The De Angelis name is synonymous with quality throughout the film industry,
yet he fears that fierce international competition for Hollywood production
money, the slow decline of the Italian movie industry, and advances in
technology will eventually put artisans like him out of business. Already, the
family can no longer depend on movies alone to stay afloat — De Angelis
compensates his income by making copies of statues for museums. "Almost
nobody comes knocking on our door to learn the trade anymore," he says. De
Angelis' struggles mirror that of Cinecittà, which as it celebrates its 75th
anniversary on Saturday is a shell of its former glamorous self. Benito
Mussolini built Europe's biggest movie studio in the 1930s in pursuit of a
Fascist celluloid propaganda machine. It took 457 days to complete — far less
time than fixing many potholes in 21st century Rome — and in the six years
after its April 28, 1937, inauguration under the slogan, "Il cinema e
l'arma piu forte" ("Cinema is the strongest weapon"), it
produced some 300 films. The studio's heyday came during the 1950s and '60s
Italian economic boom when Federico Fellini and Marcello Mastroianni made such
masterpieces as La Dolce Vita and 8½. Tax incentives also lured Hollywood
producers to Cinecittà to film sword-and-sandal epics like Ben Hur and the
romantic treacle Roman Holiday.
Today's Italian actors and directors say that's all
ancient history. Italy's film output began to decline in the 1980s before going
into a free fall in the '90s, in part, those in the industry believe, due to
the monopolization of production by former Prime Minister Silvio Berlusconi's
media empire, the Ministry of Culture and state broadcaster RAI. To make
matters worse, foreign productions also started bypassing Cinecittà's sound
stages for more affordable options in Eastern Europe. In 1997, Cinecittà was on
the verge of bankruptcy, saved only when the government sold the property to
private investors, including the owner of the luxury shoe company Tod's, Diego
Della Valle. Hundreds of movies were once made annually at Cinecittà, but last
year, just eight Italian films and six television series were shot there.
"Cinecittà should be named Telecitta. It was
mythical. Now they shoot TV shows," says Laura Morante, one of Italy's
most admired actresses. Morante, who has nearly 90 movies and television shows
to her credit, believes Italian politicians have left film and "culture in
general" by the wayside in recent years, a major reason for the studio's
downfall. For instance, she struggled for more than seven years to find Italian
investors for her directorial debut, a romantic comedy called Ciliegine (Little
Cherries), but in the end, was forced to make the film abroad. "Nobody
called me back. I think my project was stuck in bureaucracy. In the meanwhile,
the French asked me to do it," she says. She encourages frustrated talent
to follow her lead: "Go abroad. It's very difficult here."
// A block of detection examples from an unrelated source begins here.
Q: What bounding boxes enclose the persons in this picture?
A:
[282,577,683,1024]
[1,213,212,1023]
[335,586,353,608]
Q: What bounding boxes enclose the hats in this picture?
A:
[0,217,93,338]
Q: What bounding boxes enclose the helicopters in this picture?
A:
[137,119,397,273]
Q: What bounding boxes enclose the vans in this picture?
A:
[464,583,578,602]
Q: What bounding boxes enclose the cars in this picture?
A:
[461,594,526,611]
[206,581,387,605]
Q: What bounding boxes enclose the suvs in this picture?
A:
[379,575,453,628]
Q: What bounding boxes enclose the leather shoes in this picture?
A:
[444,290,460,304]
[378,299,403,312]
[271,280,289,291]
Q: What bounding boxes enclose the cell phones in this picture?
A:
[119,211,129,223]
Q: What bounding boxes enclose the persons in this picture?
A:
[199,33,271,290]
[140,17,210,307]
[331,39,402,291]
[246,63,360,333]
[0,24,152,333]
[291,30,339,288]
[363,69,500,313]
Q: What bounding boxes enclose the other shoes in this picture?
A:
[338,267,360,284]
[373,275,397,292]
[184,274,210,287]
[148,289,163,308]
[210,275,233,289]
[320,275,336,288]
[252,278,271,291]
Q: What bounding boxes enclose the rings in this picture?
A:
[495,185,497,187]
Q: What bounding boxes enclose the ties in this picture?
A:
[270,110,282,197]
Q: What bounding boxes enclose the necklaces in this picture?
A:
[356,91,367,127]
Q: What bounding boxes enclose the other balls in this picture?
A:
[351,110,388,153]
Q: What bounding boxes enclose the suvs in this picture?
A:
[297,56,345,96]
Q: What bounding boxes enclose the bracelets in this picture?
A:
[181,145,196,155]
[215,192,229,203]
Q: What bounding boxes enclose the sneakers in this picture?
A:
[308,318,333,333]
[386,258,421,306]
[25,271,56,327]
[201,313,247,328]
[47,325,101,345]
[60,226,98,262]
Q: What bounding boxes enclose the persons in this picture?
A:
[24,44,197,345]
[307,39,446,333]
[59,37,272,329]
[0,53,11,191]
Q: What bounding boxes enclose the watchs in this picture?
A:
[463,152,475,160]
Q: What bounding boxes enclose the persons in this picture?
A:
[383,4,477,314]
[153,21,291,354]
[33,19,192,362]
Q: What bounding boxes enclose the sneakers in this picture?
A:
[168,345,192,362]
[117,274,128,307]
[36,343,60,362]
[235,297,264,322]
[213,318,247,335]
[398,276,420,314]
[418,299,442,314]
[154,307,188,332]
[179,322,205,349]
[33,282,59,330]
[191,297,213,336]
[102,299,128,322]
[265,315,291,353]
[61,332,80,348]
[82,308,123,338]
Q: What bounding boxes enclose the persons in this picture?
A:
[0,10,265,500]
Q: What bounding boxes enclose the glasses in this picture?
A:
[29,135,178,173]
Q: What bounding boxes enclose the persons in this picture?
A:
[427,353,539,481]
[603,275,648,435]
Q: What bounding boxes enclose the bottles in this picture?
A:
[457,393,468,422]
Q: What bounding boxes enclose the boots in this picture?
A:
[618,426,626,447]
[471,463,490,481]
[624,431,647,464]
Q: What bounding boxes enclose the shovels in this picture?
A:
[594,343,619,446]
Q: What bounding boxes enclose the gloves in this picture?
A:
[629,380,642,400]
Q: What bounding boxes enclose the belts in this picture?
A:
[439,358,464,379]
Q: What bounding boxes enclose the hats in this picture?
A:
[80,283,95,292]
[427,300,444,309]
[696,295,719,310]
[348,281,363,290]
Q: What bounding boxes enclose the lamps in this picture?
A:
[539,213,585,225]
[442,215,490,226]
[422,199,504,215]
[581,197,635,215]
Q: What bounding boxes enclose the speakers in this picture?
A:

Evidence of cultural abandonment by the Italian
government isn't too hard to find. In recent years, the government has
dramatically slashed funding for the arts as it's tried to reign in the world's
fourth-largest debt — much to the anger of directors, actors, artists, and the
public. Sandro Bondi, the former culture minister who in 2010 famously accused
Venice Film Festival jury president Quentin Tarantino of being the embodiment
"of an elitist, relativist and snobbish culture," was outraged last
year when the government cut funding for Cinecittà's state-owned archive from
29 million euros to 7.5 million euros, threatening the future of the facility.
"The funding is absolutely insufficient," he declared at the time.
The Casoria Contemporary Art Museum in Naples, meanwhile, began staging a
rather dramatic protest to the cuts this month by burning its works. The
museum, which is not dependent on public funding, will burn three paintings a
week until its entire collection is in ashes — "or the authorities stop
us," says Antonio Manfredi, the museum's art director. "For a country
that should be the avant-garde of the arts, the attention Italy gives to
culture is absolutely inadequate," he says.
Unsurprisingly, pessimism about the future of Italian
cinema is rife. Enzo Monteleone, who wrote the screenplay for the film
Mediterraneo, winner of the Best Foreign Language Film at the Oscars in 1991,
says the country still produces about "20 good films" each year, but
he believes the overall state of the industry is "tragic." He
complains that the domination of the film industry by the tripartite of
Berlusconi's media empire, state broadcaster Rai and the Ministry of Culture
has prevented independent filmmakers from securing funding and young filmmakers
from developing their talents. The government needs to follow France's lead and
take a serious interest in financing movies, he says. "In Europe, you can't
depend only on the private sector. Here, cinema is considered an art, not just
entertainment."
There are some bright spots on the horizon, however.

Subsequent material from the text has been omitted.